I remember thinking "Weird. What would anybody ever use this stuff for?"
After all, it wasn't like it was as useful as ftp, telnet, gopher, etc. It was just a bunch of text in a weird format. (Remember there was no mouse then. I imagine you had to tab to get on the links? Never found out, because I couldn't figure out what to do with it.)
I have actually used it. What a terrible browser! Every link opens new window? No thanks! and so many menus.. the only good thing is the included editor (i love colored text)...
Sorry Tim, i will try ViolaWWW instead which looks more promising. In every case, nothing beats CD-ROMs
It needs traction and to solve the chicken-and-egg problem. There is not many documents to look at, and to make people look at all these documents you need many people to put up their documents on such a proposed web, and in a special form!
Back in the mid 90s a colleague embarked on a (fruitless) attempt to get all the people he knwe to call their Web hosts 'web' as in web.example.com. A shame that he failed, I feel.
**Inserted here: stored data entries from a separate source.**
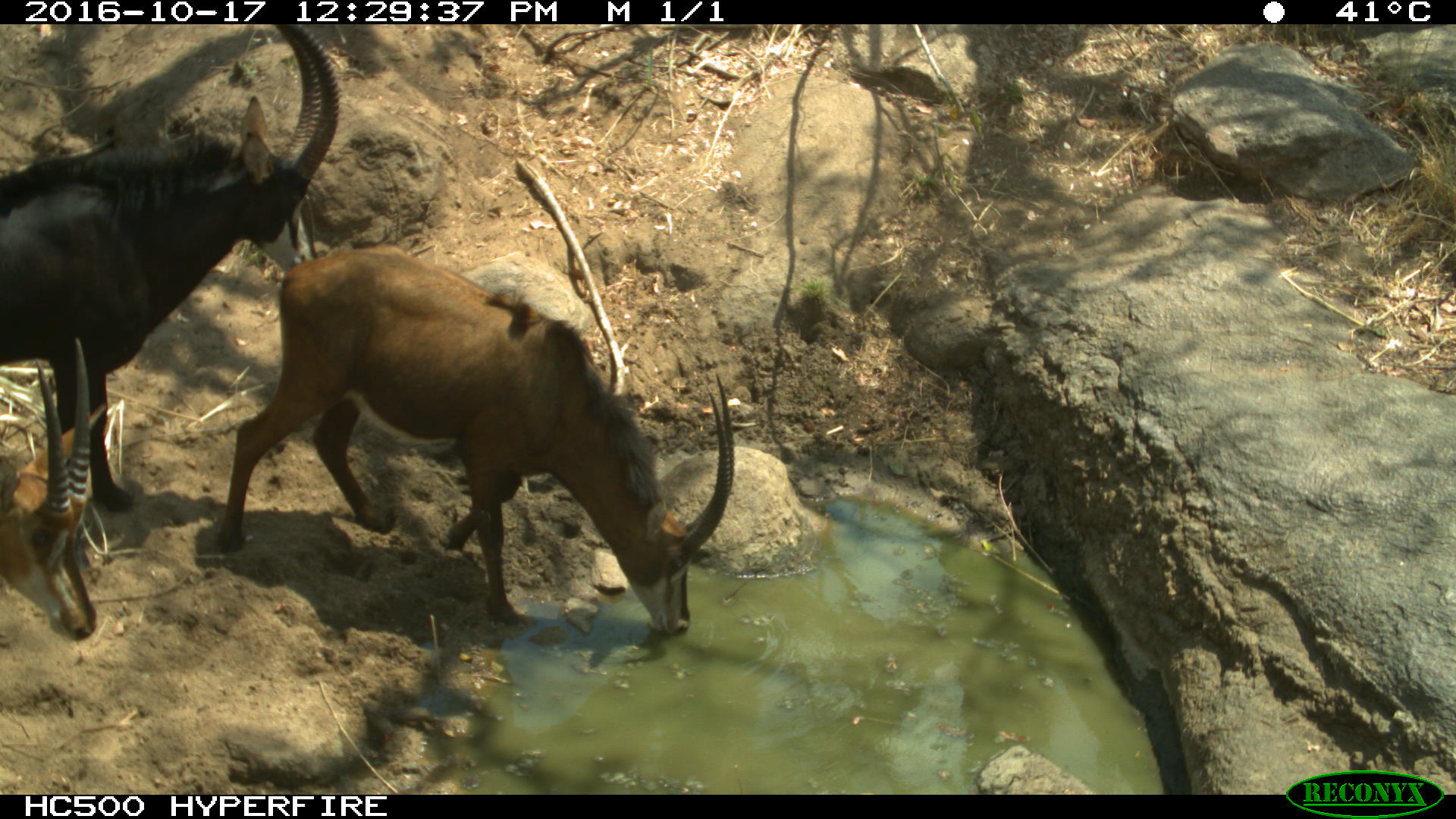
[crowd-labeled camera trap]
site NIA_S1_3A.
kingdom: Animalia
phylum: Chordata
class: Mammalia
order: Artiodactyla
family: Bovidae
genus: Hippotragus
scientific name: Hippotragus niger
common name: sable antelope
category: sable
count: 3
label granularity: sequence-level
Unless httpd is running on a different server from your second-level domain, and your primary use of your second-level domain is something other than serving http, then the use of a www subdomain is silly. Changing it to "web" makes it no less silly. There once was a movement to do away with it, but sadly http://no-www.org/ appears to have been essentially abandoned -- or at least very rarely updated.
Considering that people still type www even when asked to go to an IP address, I'm not sure this would have changed anything in regards to non-technicals' understanding of how the internet works.
It's actually in the Bible in some languages... Revelation 8:13 has "woe woe woe" which is "wee wee wee" in dutch, which does translate to "double-u double-u double-u"
I usually say "triple-double-u" when I reference it verbally. I had a project manager long ago that would say dub-dub-dub and it just sounded silly to me.
Jesus Christ, no kidding. That was almost painful to see on here. If anyone is wondering, this is when it's appropriate to hit a thread with a barrage of down votes.
Well, here are, for example, these[0] posts, chuckle-worthy and worth seeing (thought-provoking, demonstrating how wrong yet confident we often are when judging innovative ideas and projects). While these[1] short remarks IMO better belong to Reddit.
There are two problms with type-[0] comments.
1) They lead to type-[1] comments.
2) Humor posts are too easy to upvote, and can drown insightful or informative posts.
Disclaimer: I posted on of the [0] comments, and came back here to apologize when I saw how many upvotes it got.
That's not what occurred here. What we have is a dozen people chiming in with short, "funny" comments that add nothing to the discussion. It was maybe a step away from a classic pun-thread and that is most certainly unwelcome. We don't dislike humor, but maybe we know when it's appropriate and when it's just nonsense spewed onto a page, over and over.
It does add something to the discussion, and rather succinctly at that.
It shows the type of dissent/criticisms new ideas hear. Some of these retorts did seem very reasonable back then. There is perhaps something to be learned from this hindsight.
Most of us have heard these common criticisms a dozen times or more. Merely writing them, one after to another, so that you can stand back and gaze at the irony you've just fabricated is not insightful and it doesn't add to the discussion.
A single commenter could have succinctly identified that this is one of those rare occassions where the common wisdom of startups did not apply, and in fact practically spat in the face of it. We didn't need all the noise or attention seeking.
it's fairly common to ask for the year to be included in submission titles that are old. It helps clarify for the reader that we're going to see something out of computer history (or general world history) rather than something brand new.
Well, my first thought was: "what hubris is this?", before taking note of the archaic name and the domain name and figuring it was probably an interesting old Usenet post. Adding [1991] would perhaps prevent someone from missing it through a similar line of thought?